In each case, campus jocks and doctoral students sit in classrooms, sweating out aimless lectures, not because it’s worthwhile, but because it provides the outward appearance that an educational mission is being fulfilled.
College sports aside, it was the campus research business that led me and thousands of other unsuspecting folks who share my love of science to pursue unmarketable degrees. So what’s the remedy for this unfortunate situation? U.S. universities should exit the research business, disassociate the labs from the school, terminate doctorate degrees, and focus on classroom instruction. Professors should be hired to teach, and researchers should be hired to research. When a student earns a master’s degree, she will have the option of taking a job as a junior researcher (if one is available) and working side-by-side with a senior scientist.
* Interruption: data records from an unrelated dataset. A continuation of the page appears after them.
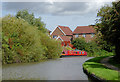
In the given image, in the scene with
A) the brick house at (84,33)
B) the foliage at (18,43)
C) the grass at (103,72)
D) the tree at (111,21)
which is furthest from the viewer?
the brick house at (84,33)

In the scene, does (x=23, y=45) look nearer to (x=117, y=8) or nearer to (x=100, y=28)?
(x=100, y=28)

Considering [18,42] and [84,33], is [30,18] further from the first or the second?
[84,33]

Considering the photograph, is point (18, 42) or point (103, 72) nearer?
point (103, 72)

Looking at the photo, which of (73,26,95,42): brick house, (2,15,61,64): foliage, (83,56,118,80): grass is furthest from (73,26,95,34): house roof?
(83,56,118,80): grass

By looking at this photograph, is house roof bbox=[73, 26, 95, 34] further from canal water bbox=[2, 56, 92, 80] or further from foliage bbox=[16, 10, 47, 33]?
canal water bbox=[2, 56, 92, 80]

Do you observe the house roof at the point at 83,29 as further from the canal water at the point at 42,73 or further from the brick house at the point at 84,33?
the canal water at the point at 42,73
Because research positions are so rare, most master’s-degree graduates will land non-research positions or take jobs as university teachers. That way nobody will be overtrained.
Students, if not universities, seem to be getting the message. In 1999, the number of doctoral degrees conferred dropped for the first time in 14 years, according to the National Science Foundation, with the biggest declines coming in engineering and physical sciences. It was the second-largest drop in 40 years. Naturally, the news set off a wave of hysteria from university administrators and other scientific groups.
The headline in a February Washington Times story read, “Dip in doctoral degrees seen as threat to science, defense.” Stephen Director, dean of the engineering program at the University of Michigan, claimed that engineering faculties were already feeling the pinch of too few qualified professors, and that private industry was struggling to find research staff. I can only hope that students won’t take the bait.